§ **PROBLEM TO WORK ON**
Copy every line of the data below word for word, leaving out the pictures.

§ **SOURCE RECORDS**
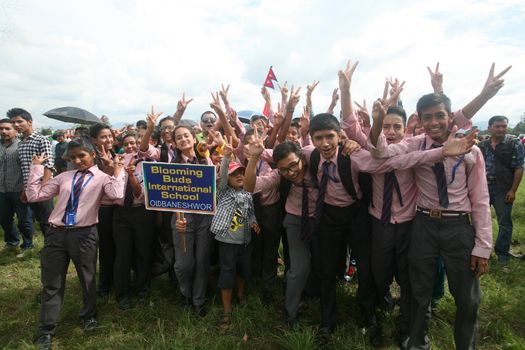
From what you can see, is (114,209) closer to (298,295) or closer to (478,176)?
(298,295)

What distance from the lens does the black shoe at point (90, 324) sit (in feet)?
11.7

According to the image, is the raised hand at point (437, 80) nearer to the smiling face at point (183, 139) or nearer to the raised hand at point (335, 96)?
the raised hand at point (335, 96)

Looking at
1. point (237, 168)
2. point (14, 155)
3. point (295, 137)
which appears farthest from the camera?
point (14, 155)

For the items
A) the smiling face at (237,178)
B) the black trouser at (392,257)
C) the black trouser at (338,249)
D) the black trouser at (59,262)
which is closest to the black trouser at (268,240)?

§ **RESULT BELOW**
From what you can see, is (114,209) closer to (298,295) or closer to (478,176)?
(298,295)

What distance from the lens does the black shoe at point (90, 324) sit (in feet)?
11.7

According to the image, is the raised hand at point (437, 80) nearer to the smiling face at point (183, 139) or nearer to the raised hand at point (335, 96)?
the raised hand at point (335, 96)

Looking at
1. point (237, 168)
2. point (14, 155)
3. point (295, 137)
which appears farthest from the camera?
point (14, 155)

For the items
A) the smiling face at (237,178)
B) the black trouser at (392,257)
C) the black trouser at (338,249)
D) the black trouser at (59,262)
which is closest to the black trouser at (268,240)?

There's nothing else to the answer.